Items from a data source
※ ※ ※

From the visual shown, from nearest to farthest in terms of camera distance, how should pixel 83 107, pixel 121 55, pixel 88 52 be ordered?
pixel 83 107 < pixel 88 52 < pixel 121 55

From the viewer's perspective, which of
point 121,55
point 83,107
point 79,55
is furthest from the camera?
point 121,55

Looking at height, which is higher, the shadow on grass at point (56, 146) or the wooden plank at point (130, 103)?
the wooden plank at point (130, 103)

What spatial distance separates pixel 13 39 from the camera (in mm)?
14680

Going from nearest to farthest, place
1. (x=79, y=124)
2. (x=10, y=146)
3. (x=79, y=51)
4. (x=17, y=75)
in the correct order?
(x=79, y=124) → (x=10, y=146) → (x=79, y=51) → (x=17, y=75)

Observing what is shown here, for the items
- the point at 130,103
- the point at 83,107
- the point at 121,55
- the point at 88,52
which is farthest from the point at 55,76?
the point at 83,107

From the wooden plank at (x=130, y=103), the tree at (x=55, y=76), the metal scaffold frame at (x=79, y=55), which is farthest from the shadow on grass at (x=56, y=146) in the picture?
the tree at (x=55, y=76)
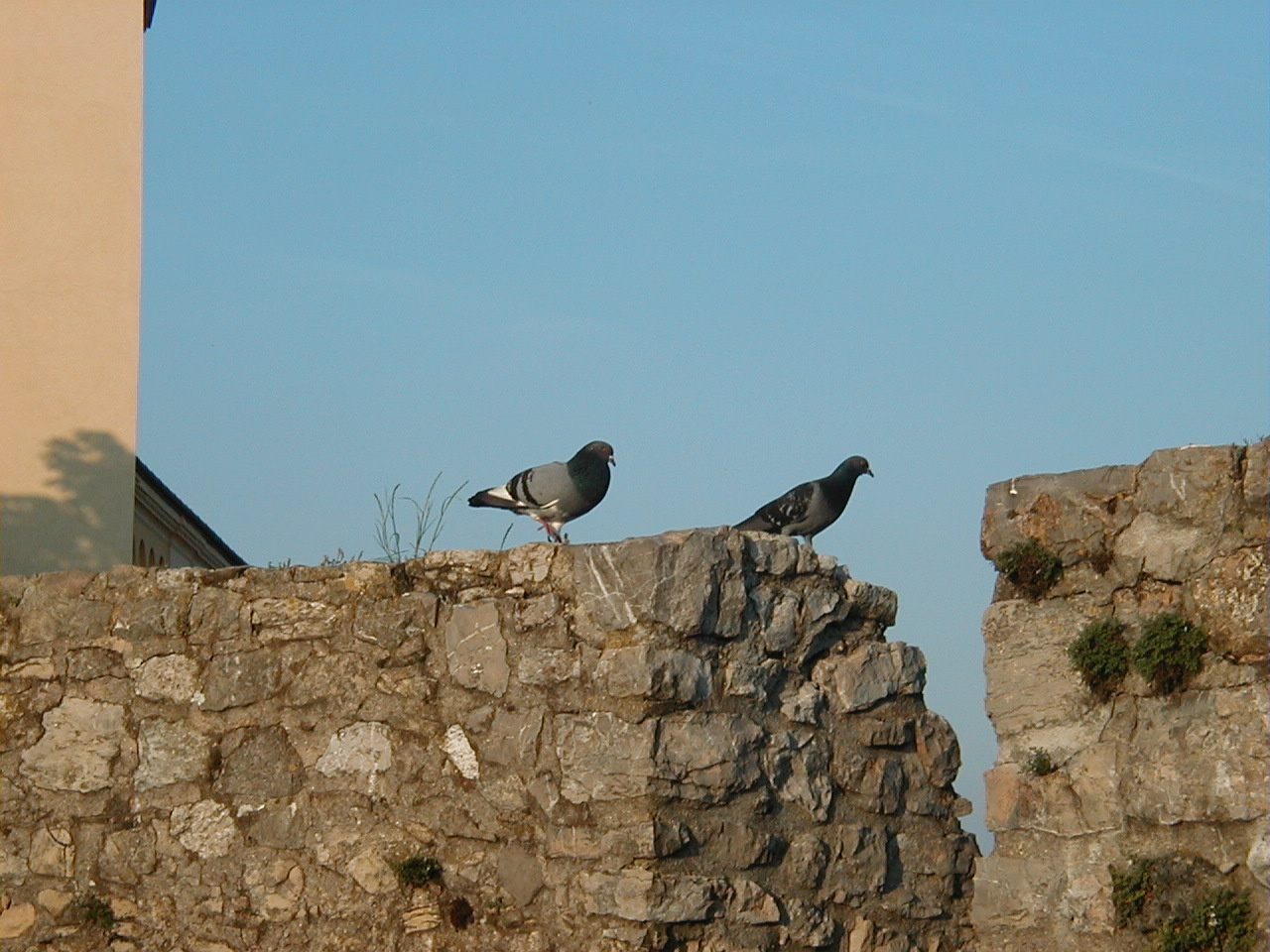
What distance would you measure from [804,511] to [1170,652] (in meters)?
2.93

※ ※ ※

▸ Directive: Rewrite the lines from the one containing "From the viewer's perspective, which of" through the end of the records, replacing "farthest" with "most distant" and leaving everything else unchanged. Omit the pictures from the answer.

▸ In response:
From the viewer's perspective, which of
point 121,55
point 83,107
point 79,55
is furthest from the camera?
point 121,55

Looking at height, which is higher, the shadow on grass at point (56, 146) or the wooden plank at point (130, 103)?
the wooden plank at point (130, 103)

What spatial distance separates pixel 13 39 from the camera (in mm)?
14680

Going from nearest to most distant, place
1. (x=79, y=124)
2. (x=10, y=146)
3. (x=79, y=51)
4. (x=17, y=75)
in the correct order?
(x=79, y=124) → (x=10, y=146) → (x=79, y=51) → (x=17, y=75)

Observing what is shown here, for the items
- the point at 130,103
- the point at 83,107
- the point at 121,55
- the point at 88,52
which is most distant from the point at 55,76?
the point at 83,107

From the wooden plank at (x=130, y=103), the tree at (x=55, y=76), the metal scaffold frame at (x=79, y=55), which is most distant from the shadow on grass at (x=56, y=146) in the picture?
the tree at (x=55, y=76)
What distance would you measure from [804,511] to [1170,652] (in meters)?
2.93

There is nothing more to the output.